Schrott auf DVD und BluRayCreature Features

Was ist ein schlechter Film? Nun, diese Betrachtung ist sehr subjektiv, denn es liegt immer im Empfinden des Zuschauers.

Filme die ich schlecht finde muss ein anderer nicht zwangsläufig auch so ansehen. Für mich sind zum Beispiel die weitaus meisten der heutigen A-Filme schlecht. Da wird es manch einen Leser geben, der nun die Stirn runzelt und ein Fragezeichen über dem Kopf trägt.

Seit Einsatz von CGI haben Monsterfilme den Markt überschwemmt. Als Fan von Gurken mit Riesenviechern kommt man da kaum hinterher sich die Dinger alle anzuschauen. Na ja, meistens sind die Teile auch schnell und mies hergestellt. Da ist man als Freak schon froh, wenn mal etwas klassisch handgemacht ist. Dass ausgerechnet Filme aus dem deutschen Sprachbereich diese Kriterien erfüllen sollen ist mehr als ungewöhnlich. Aber man lässt sich ja gerne überraschen.

■ DATENBLOCK
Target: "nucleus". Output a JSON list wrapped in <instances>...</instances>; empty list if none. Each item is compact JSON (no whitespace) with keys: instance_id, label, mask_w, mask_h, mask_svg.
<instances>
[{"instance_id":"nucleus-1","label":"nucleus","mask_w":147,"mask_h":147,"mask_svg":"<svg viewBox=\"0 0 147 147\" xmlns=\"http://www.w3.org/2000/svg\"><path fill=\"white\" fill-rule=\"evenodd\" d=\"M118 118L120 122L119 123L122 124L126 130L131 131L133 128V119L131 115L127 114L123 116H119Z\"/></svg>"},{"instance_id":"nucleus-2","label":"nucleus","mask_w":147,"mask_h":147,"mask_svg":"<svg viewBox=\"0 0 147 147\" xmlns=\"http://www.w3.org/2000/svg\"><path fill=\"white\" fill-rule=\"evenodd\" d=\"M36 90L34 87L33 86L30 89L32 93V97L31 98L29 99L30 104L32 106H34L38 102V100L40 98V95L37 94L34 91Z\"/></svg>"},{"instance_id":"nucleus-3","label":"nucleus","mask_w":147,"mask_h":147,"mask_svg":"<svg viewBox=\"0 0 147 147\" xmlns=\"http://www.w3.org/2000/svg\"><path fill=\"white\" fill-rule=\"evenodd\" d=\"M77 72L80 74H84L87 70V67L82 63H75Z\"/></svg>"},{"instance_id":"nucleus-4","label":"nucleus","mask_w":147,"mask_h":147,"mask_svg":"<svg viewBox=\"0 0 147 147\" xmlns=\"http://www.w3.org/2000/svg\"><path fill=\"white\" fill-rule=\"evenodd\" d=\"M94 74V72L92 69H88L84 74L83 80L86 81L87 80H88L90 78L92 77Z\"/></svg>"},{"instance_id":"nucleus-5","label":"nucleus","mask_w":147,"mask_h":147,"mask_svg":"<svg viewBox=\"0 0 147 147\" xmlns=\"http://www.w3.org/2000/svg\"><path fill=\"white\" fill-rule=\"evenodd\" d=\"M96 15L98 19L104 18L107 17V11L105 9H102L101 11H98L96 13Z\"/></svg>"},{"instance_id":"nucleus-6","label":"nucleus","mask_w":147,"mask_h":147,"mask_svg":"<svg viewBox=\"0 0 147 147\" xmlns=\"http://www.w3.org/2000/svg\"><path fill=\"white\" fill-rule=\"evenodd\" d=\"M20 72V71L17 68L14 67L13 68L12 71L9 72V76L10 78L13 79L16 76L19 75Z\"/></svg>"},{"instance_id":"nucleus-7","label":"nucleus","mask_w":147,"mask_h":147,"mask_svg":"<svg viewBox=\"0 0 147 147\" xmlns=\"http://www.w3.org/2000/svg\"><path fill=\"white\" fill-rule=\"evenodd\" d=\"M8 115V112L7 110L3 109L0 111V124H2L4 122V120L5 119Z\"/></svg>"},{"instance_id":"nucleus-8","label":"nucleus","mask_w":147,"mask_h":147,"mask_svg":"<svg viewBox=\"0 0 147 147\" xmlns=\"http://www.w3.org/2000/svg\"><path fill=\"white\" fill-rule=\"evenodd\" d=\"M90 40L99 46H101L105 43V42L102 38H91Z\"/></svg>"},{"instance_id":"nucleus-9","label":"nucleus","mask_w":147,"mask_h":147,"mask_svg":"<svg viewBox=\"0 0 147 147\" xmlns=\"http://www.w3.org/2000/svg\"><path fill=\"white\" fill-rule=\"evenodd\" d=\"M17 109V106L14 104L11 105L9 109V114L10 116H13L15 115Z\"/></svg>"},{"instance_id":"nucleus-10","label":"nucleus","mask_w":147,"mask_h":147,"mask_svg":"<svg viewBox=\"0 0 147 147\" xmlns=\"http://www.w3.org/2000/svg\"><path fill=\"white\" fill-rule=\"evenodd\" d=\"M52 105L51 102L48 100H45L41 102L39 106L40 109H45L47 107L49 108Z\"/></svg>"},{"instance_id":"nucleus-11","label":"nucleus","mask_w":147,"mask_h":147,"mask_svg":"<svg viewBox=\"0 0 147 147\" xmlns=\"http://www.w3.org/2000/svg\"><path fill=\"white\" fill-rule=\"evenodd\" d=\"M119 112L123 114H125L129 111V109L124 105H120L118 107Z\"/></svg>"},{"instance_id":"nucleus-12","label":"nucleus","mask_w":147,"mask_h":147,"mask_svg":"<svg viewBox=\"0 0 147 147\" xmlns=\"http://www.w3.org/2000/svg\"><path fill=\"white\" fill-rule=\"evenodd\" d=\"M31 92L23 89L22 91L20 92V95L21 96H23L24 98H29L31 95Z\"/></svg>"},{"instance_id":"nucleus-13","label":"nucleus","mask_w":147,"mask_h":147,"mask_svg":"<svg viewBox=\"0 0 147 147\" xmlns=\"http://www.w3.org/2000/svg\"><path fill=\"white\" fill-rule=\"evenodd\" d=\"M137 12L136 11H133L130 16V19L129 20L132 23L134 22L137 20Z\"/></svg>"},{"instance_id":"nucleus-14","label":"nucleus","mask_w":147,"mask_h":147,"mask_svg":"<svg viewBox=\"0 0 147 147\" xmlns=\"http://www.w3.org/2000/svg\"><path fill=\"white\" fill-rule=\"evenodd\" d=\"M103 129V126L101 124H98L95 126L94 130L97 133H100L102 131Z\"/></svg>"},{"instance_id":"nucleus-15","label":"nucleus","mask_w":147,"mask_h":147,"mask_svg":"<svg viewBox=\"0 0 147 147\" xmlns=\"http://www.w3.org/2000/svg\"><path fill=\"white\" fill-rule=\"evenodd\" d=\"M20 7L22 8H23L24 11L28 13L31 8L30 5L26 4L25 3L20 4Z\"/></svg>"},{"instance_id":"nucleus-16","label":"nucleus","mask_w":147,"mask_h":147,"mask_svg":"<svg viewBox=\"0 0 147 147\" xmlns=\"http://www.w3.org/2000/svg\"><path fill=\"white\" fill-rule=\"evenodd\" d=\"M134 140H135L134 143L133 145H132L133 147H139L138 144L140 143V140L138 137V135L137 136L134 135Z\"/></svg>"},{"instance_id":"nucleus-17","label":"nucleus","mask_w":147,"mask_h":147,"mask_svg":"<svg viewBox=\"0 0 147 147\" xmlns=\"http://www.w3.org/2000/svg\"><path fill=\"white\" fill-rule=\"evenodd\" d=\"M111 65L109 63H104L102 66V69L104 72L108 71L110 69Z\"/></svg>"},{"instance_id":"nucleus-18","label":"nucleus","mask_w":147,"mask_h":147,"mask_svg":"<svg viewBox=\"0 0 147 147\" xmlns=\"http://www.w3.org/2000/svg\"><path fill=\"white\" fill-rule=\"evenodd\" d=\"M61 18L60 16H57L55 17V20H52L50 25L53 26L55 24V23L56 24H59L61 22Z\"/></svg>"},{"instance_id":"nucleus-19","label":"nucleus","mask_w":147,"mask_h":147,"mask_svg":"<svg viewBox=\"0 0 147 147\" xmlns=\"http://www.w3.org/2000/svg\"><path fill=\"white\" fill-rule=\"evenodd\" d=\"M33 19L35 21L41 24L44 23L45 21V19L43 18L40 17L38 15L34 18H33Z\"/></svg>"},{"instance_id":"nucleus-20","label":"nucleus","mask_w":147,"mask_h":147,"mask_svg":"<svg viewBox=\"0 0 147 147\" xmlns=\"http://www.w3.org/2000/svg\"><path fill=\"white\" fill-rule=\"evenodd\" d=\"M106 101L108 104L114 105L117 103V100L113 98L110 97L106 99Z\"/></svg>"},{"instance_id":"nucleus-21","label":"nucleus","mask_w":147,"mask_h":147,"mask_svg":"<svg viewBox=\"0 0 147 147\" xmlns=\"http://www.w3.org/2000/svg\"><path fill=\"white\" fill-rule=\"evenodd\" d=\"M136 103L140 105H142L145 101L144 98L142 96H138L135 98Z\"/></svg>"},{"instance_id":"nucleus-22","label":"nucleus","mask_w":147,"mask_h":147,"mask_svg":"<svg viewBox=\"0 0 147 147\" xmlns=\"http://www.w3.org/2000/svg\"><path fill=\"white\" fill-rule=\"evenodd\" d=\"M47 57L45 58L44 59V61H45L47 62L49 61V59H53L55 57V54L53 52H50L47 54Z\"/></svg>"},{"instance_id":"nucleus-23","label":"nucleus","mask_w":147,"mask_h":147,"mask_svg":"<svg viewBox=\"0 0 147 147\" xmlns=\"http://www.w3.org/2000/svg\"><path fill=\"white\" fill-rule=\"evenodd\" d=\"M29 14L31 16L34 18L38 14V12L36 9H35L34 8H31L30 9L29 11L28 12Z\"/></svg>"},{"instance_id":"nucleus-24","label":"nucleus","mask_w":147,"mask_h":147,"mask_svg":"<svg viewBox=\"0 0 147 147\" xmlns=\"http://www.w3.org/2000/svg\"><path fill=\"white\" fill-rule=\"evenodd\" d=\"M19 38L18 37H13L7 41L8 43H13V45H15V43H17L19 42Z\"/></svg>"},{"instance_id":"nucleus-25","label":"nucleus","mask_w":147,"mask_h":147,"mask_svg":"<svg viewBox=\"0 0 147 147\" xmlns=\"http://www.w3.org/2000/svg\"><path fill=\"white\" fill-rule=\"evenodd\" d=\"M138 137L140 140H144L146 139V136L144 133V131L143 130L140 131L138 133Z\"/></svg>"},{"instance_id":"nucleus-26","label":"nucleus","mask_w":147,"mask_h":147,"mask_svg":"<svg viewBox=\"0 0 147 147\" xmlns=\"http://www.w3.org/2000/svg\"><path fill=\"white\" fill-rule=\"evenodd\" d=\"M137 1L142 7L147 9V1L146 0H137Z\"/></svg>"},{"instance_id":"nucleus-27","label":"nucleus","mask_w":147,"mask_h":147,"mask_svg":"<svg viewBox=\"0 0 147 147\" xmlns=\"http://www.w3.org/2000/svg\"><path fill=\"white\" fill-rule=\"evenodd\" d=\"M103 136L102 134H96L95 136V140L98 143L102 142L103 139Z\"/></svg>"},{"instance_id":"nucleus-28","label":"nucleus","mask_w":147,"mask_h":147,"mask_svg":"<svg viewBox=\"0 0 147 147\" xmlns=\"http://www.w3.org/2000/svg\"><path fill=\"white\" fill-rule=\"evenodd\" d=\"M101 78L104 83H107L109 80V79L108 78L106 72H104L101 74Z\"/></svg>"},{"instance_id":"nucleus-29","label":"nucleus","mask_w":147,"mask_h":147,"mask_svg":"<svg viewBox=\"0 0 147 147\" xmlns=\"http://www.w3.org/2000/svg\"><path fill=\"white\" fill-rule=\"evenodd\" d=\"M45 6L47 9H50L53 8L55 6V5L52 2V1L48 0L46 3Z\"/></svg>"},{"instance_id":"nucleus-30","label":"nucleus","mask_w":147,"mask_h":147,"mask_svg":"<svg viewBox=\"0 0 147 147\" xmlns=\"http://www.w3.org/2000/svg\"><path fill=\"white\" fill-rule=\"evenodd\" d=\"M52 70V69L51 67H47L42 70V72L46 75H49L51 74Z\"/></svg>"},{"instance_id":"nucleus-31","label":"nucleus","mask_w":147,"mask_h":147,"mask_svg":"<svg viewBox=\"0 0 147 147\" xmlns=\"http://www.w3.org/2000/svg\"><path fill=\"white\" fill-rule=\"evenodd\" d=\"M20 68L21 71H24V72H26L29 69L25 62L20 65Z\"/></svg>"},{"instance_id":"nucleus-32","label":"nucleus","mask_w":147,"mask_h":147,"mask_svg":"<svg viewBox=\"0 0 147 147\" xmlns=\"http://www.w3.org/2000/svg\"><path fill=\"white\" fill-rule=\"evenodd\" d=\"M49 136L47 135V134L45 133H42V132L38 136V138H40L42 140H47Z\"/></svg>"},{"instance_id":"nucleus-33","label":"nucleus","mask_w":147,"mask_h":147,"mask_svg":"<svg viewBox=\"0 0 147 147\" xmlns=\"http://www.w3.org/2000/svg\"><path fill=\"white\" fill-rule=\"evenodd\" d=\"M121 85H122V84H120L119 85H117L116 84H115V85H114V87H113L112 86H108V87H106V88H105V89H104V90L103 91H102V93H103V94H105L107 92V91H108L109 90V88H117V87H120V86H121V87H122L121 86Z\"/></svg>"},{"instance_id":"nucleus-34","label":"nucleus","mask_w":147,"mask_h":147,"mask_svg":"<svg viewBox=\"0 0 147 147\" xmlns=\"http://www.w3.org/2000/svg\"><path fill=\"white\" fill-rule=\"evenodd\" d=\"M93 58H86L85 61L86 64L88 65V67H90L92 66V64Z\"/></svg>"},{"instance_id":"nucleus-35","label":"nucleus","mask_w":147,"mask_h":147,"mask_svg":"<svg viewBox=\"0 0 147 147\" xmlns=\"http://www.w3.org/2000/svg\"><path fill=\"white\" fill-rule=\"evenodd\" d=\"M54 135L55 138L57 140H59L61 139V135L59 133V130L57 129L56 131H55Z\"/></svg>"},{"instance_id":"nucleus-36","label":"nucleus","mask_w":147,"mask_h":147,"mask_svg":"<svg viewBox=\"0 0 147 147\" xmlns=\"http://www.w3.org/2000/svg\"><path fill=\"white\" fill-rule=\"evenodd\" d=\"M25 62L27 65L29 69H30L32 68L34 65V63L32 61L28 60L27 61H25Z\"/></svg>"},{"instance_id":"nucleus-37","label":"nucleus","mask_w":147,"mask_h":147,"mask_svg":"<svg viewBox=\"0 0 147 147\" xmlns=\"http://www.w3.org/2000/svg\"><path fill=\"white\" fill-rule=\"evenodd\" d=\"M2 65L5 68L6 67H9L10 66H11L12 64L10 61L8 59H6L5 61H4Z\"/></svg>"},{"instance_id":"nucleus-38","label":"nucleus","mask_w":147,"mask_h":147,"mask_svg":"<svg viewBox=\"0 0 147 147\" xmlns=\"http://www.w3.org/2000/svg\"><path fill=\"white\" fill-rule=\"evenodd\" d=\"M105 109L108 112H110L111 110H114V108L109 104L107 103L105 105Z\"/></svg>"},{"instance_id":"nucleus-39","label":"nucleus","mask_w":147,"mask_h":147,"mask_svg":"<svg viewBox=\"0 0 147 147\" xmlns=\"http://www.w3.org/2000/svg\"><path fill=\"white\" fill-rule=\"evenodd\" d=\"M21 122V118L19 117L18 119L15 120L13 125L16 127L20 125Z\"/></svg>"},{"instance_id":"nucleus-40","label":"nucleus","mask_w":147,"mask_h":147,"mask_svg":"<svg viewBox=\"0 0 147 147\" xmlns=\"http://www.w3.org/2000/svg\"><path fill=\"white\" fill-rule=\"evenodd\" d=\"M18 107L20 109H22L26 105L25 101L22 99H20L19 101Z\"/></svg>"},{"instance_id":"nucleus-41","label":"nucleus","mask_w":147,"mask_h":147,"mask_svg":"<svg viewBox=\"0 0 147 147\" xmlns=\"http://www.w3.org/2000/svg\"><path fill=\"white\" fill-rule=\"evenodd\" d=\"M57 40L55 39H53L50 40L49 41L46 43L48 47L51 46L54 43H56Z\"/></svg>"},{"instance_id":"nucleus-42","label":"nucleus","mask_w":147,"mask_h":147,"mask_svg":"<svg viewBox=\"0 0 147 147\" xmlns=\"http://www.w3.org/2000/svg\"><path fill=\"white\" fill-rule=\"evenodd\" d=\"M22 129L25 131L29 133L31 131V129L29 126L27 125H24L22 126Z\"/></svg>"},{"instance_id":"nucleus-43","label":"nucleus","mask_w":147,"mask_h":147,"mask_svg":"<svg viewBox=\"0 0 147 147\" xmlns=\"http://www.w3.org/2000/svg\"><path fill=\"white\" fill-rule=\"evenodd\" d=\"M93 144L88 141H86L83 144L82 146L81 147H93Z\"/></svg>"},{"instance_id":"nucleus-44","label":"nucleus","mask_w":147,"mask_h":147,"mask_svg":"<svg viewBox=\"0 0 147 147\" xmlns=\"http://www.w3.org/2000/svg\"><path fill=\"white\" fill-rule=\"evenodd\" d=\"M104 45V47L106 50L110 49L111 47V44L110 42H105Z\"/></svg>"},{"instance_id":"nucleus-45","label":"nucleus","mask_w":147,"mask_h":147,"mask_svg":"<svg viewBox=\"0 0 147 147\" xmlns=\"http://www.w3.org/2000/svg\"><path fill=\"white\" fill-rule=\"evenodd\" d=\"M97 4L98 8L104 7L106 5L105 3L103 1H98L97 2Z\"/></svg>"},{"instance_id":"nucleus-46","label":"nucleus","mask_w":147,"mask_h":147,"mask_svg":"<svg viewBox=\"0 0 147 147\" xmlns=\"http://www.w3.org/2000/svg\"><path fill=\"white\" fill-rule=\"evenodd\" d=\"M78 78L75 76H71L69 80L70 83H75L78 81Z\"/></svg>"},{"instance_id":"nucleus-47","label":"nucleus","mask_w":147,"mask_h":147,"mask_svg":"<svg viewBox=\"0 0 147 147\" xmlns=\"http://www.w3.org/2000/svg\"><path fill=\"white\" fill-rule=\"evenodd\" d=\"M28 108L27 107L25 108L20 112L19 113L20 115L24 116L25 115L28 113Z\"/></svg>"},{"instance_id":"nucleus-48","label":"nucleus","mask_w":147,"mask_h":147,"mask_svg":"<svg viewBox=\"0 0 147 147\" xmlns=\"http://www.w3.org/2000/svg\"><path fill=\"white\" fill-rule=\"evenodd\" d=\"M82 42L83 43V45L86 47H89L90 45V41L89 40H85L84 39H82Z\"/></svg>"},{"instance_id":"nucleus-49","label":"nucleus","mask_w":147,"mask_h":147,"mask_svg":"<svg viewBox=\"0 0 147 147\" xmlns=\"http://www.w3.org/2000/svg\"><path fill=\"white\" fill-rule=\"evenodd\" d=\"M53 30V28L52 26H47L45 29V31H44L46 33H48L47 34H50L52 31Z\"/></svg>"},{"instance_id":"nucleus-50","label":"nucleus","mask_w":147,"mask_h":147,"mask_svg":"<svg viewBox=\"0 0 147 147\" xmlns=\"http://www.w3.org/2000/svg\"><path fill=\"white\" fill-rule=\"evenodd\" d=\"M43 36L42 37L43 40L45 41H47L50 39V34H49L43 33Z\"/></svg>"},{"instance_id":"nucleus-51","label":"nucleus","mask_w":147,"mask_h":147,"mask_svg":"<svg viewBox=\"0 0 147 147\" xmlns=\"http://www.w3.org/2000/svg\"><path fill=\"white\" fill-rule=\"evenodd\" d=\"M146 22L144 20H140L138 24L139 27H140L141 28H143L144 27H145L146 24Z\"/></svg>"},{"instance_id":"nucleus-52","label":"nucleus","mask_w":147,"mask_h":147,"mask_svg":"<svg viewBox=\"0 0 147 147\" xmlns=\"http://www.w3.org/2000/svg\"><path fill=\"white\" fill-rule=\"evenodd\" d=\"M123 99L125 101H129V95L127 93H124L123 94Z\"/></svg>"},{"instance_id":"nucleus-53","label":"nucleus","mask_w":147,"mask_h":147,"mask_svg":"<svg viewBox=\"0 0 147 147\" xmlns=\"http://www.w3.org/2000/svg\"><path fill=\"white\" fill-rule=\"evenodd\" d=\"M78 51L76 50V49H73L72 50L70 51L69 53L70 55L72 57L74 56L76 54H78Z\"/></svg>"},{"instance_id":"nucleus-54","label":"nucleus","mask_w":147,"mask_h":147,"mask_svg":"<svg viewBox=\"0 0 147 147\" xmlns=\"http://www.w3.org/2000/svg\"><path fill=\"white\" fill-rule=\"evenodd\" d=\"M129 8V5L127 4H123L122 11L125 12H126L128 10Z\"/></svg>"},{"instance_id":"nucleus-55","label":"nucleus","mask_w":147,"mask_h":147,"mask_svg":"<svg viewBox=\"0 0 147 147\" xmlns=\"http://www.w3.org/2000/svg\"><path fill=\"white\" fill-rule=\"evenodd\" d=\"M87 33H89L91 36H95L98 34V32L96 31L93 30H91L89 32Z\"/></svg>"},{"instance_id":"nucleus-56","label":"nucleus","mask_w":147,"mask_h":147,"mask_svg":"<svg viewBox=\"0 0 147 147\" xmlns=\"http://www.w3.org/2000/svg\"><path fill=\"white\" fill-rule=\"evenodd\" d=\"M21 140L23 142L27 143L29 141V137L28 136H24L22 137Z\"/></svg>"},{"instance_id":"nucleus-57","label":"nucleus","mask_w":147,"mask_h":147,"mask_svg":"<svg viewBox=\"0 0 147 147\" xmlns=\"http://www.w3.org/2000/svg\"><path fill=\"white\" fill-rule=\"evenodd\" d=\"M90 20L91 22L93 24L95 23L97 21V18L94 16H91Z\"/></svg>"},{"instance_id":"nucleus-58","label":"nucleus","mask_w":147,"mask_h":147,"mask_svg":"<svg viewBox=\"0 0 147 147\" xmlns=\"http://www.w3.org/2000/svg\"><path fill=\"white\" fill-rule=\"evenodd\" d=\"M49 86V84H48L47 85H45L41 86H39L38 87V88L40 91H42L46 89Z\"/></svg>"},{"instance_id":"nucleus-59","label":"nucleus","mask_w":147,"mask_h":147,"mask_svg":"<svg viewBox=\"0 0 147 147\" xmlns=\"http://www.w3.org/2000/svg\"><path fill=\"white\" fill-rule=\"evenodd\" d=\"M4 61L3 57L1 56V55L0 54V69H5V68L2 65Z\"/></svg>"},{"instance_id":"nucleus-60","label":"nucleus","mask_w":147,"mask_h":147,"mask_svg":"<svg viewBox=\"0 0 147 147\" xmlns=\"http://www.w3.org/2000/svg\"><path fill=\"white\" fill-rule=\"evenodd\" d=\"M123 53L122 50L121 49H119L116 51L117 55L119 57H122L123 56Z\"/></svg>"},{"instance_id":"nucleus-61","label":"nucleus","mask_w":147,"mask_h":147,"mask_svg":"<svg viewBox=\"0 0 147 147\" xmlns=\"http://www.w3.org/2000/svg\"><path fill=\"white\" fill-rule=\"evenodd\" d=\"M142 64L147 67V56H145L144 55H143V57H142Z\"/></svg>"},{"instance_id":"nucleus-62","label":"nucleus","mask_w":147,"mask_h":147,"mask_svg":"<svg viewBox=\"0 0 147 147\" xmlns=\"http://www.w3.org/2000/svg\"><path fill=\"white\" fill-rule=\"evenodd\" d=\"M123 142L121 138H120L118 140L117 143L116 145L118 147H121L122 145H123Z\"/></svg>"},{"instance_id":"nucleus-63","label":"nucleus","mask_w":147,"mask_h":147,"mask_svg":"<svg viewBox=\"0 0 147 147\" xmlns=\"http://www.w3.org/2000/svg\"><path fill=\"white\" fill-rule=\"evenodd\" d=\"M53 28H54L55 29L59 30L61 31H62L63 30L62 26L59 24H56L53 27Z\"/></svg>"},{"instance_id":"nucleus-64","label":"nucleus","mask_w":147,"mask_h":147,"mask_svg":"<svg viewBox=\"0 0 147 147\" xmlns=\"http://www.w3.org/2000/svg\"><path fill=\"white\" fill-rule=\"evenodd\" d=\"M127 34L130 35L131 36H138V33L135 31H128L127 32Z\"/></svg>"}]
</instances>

■ AUFGABEN
1 - Seit welchem Zeitpunkt haben Monsterfilme laut dem Textauszug den Markt überschwemmt?
2 - Schreiben Sie aus dem Textauszug den Abschnitt von „Schrott auf DVD“ bis „dem Kopf trägt.“ wortgetreu ab.
3 - Welche Substantive im Textauszug bezeichnen eine Person? Geben Sie alle in der Form an, in der sie im Text stehen.

■ LÖSUNGEN
1 - Seit dem Einsatz von CGI.

2 -
Schrott auf DVD und BluRayCreature Features

Was ist ein schlechter Film? Nun, diese Betrachtung ist sehr subjektiv, denn es liegt immer im Empfinden des Zuschauers.

Filme die ich schlecht finde muss ein anderer nicht zwangsläufig auch so ansehen. Für mich sind zum Beispiel die weitaus meisten der heutigen A-Filme schlecht. Da wird es manch einen Leser geben, der nun die Stirn runzelt und ein Fragezeichen über dem Kopf trägt.

3 - Zuschauers, Leser, Fan, Freak